:: Given records ::

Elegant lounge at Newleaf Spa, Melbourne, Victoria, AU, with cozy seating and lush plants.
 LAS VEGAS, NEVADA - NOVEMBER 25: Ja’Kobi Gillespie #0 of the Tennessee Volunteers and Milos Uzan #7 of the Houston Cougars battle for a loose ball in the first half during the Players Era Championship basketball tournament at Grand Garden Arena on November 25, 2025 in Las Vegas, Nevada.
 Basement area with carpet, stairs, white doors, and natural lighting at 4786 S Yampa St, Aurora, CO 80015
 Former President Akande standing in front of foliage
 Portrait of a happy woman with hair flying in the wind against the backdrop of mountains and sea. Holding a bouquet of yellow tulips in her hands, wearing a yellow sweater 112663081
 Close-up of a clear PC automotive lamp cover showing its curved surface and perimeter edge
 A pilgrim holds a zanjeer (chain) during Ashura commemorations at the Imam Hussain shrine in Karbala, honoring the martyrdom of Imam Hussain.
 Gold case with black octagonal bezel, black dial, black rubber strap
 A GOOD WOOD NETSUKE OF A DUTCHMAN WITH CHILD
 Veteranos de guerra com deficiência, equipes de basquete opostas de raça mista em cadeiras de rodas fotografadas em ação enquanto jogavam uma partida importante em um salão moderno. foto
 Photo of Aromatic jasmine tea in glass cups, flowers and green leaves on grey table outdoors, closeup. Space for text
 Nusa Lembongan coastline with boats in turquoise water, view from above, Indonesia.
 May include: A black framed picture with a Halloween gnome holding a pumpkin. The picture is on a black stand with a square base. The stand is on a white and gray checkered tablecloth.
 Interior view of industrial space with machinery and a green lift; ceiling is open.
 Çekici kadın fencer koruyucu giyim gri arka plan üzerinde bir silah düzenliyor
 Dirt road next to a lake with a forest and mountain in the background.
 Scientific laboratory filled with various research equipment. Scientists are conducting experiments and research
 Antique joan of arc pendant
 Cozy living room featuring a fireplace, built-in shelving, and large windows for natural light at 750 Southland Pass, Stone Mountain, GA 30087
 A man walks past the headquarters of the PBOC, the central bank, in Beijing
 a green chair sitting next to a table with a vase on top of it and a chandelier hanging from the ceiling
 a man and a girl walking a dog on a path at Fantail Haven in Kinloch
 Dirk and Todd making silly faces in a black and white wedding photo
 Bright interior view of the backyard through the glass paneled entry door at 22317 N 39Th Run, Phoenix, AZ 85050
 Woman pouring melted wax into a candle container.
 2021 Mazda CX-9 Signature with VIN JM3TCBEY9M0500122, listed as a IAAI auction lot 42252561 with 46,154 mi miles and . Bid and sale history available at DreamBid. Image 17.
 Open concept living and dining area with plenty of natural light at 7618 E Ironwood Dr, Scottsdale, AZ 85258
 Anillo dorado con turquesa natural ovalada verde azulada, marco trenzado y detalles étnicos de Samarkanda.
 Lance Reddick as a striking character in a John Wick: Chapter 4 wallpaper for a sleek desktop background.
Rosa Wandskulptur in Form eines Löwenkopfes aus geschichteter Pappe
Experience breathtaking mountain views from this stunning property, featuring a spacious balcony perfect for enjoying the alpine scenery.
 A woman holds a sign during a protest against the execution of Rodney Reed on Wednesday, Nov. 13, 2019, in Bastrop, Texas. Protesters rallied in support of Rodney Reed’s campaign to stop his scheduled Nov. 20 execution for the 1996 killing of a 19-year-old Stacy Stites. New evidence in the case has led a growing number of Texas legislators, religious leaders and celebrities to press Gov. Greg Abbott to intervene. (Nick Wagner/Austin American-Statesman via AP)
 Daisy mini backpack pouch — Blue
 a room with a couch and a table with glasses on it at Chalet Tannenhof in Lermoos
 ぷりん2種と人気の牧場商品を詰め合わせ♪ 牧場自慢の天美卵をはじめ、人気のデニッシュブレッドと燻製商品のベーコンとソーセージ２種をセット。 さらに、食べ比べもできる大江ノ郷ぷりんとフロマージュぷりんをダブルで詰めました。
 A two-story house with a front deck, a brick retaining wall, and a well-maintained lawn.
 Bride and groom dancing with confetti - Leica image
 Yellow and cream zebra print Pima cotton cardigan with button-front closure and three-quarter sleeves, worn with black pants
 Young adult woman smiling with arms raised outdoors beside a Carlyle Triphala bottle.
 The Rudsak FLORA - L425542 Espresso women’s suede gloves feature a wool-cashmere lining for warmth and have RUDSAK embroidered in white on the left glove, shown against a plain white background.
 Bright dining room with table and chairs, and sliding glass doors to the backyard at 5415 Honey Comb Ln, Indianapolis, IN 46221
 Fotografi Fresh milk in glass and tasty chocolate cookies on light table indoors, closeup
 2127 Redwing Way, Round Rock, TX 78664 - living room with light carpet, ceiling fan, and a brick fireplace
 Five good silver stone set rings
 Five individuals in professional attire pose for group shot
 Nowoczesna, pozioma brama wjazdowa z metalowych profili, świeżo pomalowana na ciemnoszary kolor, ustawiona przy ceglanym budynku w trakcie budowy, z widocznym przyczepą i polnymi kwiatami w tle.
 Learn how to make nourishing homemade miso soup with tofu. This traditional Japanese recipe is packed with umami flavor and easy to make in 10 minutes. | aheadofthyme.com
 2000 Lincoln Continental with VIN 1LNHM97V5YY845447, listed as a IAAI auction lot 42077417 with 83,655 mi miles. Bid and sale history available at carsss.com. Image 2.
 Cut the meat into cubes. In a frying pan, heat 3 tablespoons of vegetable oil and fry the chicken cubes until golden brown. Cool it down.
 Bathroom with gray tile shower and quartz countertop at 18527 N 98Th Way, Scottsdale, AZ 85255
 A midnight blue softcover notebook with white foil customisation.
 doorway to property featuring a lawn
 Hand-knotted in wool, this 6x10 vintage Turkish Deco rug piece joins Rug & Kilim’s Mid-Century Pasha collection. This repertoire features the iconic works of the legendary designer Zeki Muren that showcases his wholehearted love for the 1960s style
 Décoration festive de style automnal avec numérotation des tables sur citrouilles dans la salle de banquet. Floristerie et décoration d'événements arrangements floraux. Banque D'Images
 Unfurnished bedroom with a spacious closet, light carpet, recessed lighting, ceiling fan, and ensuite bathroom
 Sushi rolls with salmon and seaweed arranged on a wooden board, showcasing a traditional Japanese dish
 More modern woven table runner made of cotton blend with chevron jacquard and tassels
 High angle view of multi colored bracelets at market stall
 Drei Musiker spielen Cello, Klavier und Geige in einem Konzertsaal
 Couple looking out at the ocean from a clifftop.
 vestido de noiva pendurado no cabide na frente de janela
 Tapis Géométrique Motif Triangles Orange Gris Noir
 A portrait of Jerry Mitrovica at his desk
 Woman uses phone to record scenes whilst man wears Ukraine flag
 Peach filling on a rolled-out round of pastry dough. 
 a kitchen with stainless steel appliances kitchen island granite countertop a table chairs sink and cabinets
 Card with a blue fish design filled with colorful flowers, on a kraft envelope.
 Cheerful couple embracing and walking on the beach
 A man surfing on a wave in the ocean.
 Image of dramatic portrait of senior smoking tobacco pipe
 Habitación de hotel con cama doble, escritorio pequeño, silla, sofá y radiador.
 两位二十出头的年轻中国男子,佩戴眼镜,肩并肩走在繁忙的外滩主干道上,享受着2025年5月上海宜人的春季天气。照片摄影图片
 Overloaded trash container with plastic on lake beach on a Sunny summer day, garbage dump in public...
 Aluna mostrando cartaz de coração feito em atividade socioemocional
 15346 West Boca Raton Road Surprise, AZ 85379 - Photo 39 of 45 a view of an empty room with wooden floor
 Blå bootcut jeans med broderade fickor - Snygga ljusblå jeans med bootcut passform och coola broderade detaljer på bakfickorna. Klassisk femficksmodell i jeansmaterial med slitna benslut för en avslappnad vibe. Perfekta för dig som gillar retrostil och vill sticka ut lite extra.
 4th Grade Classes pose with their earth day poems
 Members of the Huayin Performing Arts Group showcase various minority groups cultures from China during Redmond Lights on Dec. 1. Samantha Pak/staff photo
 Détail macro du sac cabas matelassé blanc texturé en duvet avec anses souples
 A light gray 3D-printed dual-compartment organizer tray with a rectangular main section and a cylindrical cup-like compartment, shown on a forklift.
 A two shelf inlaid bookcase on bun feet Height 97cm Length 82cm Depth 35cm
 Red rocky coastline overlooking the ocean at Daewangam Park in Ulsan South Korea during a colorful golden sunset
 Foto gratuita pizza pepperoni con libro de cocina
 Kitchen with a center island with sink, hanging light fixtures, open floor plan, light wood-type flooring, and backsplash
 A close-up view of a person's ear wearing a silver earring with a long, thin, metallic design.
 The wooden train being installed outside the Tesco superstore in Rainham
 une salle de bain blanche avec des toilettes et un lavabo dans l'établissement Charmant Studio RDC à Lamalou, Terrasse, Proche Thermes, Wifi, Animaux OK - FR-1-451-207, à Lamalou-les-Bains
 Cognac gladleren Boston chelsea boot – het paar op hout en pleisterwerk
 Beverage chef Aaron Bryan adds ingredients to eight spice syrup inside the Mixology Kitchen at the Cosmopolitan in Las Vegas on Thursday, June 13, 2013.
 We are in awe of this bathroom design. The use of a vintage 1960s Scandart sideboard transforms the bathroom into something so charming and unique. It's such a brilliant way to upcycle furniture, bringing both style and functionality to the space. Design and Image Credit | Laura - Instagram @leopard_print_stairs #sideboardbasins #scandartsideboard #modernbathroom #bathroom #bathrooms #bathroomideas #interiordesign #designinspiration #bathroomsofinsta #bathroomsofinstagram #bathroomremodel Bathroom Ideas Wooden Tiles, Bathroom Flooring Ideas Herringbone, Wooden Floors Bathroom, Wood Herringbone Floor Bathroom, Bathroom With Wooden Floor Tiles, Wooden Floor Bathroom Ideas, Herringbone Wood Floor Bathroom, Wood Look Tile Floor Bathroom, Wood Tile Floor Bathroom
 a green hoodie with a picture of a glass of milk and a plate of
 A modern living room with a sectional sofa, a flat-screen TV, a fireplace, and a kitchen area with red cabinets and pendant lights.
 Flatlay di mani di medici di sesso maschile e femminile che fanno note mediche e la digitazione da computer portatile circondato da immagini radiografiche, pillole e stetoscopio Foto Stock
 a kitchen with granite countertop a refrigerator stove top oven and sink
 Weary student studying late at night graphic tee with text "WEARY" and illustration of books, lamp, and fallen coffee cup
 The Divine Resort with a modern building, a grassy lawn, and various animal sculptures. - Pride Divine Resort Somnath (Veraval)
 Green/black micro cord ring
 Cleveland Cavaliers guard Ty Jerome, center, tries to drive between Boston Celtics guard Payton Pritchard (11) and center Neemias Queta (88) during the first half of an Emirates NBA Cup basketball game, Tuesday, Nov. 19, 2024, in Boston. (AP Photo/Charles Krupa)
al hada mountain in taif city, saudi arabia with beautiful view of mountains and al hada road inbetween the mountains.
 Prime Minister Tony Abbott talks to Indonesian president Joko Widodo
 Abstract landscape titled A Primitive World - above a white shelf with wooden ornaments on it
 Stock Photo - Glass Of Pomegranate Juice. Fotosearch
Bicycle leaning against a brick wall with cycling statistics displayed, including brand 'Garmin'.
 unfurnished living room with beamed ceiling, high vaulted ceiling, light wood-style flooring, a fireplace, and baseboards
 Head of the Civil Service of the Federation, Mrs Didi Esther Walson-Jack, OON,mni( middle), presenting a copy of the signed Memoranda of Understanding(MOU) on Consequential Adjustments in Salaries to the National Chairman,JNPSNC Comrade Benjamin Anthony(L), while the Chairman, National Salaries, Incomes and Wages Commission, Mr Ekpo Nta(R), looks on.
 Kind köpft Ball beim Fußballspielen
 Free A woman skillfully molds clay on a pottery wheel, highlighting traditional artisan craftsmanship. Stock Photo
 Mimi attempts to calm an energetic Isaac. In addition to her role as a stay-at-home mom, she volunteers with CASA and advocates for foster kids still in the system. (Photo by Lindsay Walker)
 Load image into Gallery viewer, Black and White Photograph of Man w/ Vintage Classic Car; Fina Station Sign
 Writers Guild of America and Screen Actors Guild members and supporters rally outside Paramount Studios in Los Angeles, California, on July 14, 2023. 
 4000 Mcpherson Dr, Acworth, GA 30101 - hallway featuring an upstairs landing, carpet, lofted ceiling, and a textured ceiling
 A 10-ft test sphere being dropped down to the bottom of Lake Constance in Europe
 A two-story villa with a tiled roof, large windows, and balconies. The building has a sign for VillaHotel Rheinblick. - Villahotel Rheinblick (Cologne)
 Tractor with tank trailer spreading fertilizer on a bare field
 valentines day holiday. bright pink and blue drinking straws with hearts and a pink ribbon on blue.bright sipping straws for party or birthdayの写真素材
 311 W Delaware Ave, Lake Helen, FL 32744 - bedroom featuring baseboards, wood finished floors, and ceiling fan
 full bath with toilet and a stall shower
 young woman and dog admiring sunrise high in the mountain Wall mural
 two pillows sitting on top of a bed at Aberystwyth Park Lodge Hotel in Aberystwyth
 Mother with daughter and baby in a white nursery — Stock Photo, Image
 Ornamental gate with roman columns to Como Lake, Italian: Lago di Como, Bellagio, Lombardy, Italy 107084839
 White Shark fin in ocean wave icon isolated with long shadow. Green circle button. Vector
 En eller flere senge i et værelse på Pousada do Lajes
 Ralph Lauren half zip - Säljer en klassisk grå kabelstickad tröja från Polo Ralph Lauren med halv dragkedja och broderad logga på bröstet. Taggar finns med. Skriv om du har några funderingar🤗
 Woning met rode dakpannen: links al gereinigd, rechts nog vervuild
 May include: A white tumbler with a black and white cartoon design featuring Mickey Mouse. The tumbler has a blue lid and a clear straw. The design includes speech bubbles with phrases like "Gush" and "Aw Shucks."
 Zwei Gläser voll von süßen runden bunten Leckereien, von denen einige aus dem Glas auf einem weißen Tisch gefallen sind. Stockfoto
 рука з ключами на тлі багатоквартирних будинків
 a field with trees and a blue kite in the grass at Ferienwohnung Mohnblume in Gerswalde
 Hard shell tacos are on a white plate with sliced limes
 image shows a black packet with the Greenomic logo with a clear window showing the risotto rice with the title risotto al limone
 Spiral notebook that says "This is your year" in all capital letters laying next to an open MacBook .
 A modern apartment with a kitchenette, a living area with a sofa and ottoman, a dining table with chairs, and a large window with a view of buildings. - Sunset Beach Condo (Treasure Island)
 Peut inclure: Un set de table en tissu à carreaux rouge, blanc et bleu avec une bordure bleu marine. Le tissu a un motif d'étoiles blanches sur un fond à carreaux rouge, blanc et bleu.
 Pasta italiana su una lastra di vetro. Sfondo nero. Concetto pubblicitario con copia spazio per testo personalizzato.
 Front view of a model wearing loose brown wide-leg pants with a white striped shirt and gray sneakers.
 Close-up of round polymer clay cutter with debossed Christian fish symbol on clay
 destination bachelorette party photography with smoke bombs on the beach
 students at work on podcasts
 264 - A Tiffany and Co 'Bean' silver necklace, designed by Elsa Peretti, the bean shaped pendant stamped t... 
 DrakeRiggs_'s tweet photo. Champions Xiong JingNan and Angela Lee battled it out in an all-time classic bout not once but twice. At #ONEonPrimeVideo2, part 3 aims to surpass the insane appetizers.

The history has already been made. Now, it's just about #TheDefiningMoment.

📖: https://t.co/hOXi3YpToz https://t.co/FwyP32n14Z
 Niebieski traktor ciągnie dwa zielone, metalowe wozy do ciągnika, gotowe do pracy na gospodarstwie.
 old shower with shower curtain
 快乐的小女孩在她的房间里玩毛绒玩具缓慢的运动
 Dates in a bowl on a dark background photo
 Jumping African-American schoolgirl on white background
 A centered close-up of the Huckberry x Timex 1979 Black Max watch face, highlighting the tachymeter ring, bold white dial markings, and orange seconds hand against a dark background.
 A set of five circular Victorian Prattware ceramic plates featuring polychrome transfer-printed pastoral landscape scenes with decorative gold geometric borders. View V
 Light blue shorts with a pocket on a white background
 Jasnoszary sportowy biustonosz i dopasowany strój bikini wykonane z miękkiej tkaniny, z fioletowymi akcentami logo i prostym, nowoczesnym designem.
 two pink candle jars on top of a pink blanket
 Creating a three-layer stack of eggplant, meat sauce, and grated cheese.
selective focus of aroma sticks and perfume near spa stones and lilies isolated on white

:::

§ What the task requires
From the records above, report the count of lines containing "walking" and nothing more.

§ Response for this exercise
2